“Ihr seid gefeuert“, schreien zornige Isländer ihren Ministern bei der Stürmung einer Sitzung einfach ins Gesicht - und scheinen recht zu behalten.
Reykjavik. "Ihr seid gefeuert", schreien zornige Isländer ihren Ministern bei der Stürmung einer Sitzung einfach ins Gesicht - und scheinen recht zu behalten. In der Hauptstadt Reykjavik gilt es nach der Welle neuer und zuletzt auch gewalttätiger Proteste gegen die katastrophalen Folgen der Finanzkrise inzwischen als fast sicher, dass Ministerpräsident Geir Haarde das Handtuch werfen, die große Koalition auflösen und sich vorzeitigen Neuwahlen stellen muss.
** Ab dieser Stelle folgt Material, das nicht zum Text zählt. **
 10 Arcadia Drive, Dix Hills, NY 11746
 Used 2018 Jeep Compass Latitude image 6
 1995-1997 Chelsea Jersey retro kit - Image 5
Die Sozialdemokraten in Islands Hauptstadt mussten erst Beschimpfungen von Demonstranten im Sitzungssaal über sich ergehen lassen, um dann deren wichtigste Forderung zu erfüllen: Sie sprachen sich für vorzeitige Neuwahlen im Mai aus. Sogar nachts belagern inzwischen mehr als 1000 Demonstranten das Gebäude des "Althing" - eine hohe Zahl für die kleine Inselrepublik mit 320 000 Einwohnern. Solch massive Auseinandersetzungen hat Island seit dem Nato-Beitritt 1949 nicht erlebt. Die Bürger verlangen personelle Konsequenzen der Politiker, nachdem eine kleine Gruppe ehrgeiziger Finanzakrobaten und Banker das ganze Land mit ihren gescheiterten Kreditabenteuern ruinieren konnte. Zu viele Isländer sind durch den Zusammenbruch der drei größten Banken ins Nichts gefallen. Die Arbeitslosenzahlen explodieren, der Wert von Wohneigentum ist weiter im freien Fall, die Landeswährung Krone liegt in einem unfassbaren Tief, qualifizierte Arbeitskräfte wandern aus und Renten müssen zusammengestrichen werden.
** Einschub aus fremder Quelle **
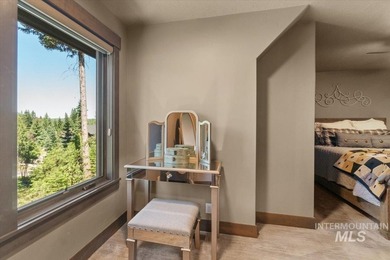 Luxury mountain living on the McCall Golf Course. Built by - photo 28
Bisher hatten Ministerpräsident Haarde und auch der bei den Protestierenden besonders verhasste Nationalbankchef Davíd Oddsson stets jede Mitverantwortung für das Finanz-Desaster zurückgewiesen. Gestern aber gaben erstmals auch der Regierungschef und führende Vertreter von Haardes konservativer Unabhängigkeitspartei klein bei und erklärten, sie hätten nichts gegen Wahlen bis Jahresende.